- Available data
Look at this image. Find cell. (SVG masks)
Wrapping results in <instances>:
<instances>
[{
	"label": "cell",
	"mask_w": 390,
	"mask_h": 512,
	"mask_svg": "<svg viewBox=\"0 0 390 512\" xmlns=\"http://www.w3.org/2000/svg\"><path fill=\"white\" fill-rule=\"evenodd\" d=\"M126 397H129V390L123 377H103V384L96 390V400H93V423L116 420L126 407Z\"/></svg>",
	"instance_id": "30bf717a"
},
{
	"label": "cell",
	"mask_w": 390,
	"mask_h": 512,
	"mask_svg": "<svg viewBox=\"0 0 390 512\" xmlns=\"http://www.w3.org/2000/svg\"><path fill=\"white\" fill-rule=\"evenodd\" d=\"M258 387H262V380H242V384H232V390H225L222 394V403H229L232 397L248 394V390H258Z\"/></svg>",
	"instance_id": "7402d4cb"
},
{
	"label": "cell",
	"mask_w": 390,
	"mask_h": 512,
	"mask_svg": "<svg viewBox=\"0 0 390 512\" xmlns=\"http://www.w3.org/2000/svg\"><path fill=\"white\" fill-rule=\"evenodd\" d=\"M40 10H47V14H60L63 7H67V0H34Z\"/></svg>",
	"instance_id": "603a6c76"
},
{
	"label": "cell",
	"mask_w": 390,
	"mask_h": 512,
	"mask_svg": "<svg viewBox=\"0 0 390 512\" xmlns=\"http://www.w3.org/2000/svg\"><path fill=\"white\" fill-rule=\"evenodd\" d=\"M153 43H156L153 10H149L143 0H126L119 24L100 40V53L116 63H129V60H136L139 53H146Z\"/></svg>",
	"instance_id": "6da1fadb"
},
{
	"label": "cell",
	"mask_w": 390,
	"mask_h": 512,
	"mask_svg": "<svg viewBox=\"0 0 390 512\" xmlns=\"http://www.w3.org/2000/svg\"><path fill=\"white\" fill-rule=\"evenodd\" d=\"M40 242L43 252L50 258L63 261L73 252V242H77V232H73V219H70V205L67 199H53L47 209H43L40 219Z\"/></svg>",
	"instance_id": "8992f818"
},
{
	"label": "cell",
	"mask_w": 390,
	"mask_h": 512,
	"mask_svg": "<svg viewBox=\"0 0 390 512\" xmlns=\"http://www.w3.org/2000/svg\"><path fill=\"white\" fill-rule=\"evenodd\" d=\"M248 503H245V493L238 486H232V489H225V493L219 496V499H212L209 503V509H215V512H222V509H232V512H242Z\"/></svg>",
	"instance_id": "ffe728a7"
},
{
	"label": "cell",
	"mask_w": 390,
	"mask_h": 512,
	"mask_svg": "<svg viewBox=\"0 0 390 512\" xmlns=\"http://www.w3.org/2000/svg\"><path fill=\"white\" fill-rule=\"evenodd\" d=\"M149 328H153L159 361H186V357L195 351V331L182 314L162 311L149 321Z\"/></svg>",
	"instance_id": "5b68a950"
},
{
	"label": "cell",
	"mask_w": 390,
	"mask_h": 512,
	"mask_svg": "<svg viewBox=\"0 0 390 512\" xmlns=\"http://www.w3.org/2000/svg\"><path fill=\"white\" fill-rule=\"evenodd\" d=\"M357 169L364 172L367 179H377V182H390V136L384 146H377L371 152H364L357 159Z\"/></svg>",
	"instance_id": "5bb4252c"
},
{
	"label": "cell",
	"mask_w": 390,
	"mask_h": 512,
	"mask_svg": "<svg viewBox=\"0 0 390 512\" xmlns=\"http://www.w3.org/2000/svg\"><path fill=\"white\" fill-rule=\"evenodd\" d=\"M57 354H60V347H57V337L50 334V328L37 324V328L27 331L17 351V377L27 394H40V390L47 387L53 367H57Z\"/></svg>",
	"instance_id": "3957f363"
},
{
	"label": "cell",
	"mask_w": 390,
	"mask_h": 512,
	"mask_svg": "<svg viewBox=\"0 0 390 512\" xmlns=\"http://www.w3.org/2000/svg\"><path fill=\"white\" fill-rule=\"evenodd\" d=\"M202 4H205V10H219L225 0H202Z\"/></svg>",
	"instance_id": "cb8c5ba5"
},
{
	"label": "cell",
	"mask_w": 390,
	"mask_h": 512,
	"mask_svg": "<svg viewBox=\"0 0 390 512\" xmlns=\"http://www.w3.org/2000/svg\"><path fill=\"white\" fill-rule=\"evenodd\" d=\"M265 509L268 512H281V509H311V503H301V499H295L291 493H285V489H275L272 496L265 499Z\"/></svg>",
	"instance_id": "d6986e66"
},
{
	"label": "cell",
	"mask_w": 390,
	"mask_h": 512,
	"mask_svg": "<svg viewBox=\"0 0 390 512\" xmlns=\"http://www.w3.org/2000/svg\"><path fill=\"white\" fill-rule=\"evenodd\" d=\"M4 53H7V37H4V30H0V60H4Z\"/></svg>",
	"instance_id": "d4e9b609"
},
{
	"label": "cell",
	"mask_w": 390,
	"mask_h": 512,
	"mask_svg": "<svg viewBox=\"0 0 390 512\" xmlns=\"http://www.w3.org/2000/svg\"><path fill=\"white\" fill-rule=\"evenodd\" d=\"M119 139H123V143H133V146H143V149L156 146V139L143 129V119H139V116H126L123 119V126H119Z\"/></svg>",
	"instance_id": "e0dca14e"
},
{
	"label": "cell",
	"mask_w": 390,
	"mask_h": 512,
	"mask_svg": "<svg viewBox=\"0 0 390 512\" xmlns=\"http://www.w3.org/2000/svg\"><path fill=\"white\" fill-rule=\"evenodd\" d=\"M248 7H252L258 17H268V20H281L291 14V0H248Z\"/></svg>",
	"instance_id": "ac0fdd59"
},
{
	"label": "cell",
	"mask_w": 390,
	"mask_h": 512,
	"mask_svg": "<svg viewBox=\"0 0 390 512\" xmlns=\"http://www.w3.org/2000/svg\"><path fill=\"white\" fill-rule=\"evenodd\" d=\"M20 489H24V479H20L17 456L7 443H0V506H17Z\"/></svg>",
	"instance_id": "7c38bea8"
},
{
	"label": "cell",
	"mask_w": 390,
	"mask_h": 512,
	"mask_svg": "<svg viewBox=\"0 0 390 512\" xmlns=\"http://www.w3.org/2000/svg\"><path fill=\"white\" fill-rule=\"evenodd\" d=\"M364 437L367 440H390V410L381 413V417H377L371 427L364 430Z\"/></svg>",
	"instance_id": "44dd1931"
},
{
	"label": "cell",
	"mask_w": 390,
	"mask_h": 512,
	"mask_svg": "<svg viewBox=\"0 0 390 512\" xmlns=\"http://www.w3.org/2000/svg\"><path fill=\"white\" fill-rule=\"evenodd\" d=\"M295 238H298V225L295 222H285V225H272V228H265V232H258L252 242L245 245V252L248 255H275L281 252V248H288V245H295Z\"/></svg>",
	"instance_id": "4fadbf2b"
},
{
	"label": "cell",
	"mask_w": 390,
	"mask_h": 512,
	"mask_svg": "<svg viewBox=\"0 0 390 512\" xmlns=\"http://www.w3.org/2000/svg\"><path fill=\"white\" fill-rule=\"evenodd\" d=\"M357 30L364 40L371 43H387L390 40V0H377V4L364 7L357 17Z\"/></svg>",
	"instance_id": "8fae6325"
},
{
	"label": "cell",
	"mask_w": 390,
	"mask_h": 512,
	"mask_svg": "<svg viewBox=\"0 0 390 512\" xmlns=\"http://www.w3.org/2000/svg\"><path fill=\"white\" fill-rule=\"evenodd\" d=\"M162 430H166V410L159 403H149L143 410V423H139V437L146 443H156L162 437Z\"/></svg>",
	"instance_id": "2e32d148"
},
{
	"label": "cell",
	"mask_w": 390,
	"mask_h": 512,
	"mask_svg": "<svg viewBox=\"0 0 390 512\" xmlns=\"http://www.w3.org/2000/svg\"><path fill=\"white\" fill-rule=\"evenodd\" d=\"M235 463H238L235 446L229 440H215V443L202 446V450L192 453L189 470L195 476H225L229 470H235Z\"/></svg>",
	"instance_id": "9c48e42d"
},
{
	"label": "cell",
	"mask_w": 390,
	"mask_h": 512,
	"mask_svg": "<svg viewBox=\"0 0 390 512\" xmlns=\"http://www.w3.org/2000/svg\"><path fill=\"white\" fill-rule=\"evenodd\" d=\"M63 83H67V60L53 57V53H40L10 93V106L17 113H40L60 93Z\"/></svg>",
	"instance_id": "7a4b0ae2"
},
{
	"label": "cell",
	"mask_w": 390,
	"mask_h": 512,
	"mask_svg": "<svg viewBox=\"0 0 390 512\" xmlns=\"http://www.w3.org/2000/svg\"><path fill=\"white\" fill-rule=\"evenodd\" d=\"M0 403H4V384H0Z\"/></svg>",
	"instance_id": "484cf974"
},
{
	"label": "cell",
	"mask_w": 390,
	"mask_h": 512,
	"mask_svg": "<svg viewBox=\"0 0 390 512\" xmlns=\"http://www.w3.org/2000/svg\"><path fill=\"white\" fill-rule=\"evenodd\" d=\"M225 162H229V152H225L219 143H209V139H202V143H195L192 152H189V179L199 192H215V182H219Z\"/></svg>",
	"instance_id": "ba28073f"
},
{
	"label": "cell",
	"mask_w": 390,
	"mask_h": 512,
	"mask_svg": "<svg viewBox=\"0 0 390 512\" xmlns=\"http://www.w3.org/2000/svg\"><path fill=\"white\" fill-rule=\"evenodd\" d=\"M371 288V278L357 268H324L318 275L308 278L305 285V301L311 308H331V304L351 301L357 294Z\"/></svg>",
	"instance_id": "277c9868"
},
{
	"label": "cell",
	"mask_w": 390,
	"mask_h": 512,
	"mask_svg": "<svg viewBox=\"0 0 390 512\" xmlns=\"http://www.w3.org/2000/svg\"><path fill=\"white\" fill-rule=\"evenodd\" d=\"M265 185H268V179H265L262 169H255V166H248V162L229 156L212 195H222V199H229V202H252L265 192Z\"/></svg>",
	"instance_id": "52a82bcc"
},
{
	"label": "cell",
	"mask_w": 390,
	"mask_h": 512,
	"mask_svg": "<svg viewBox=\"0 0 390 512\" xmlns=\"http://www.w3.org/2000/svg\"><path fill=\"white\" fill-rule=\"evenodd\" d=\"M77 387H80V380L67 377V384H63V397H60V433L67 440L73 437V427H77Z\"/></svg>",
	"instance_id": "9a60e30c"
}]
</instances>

- Problem
Pick out each line of the material above that contains the string "instances", with case counting.

- Result
Wrapping results in <instances>:
<instances>
</instances>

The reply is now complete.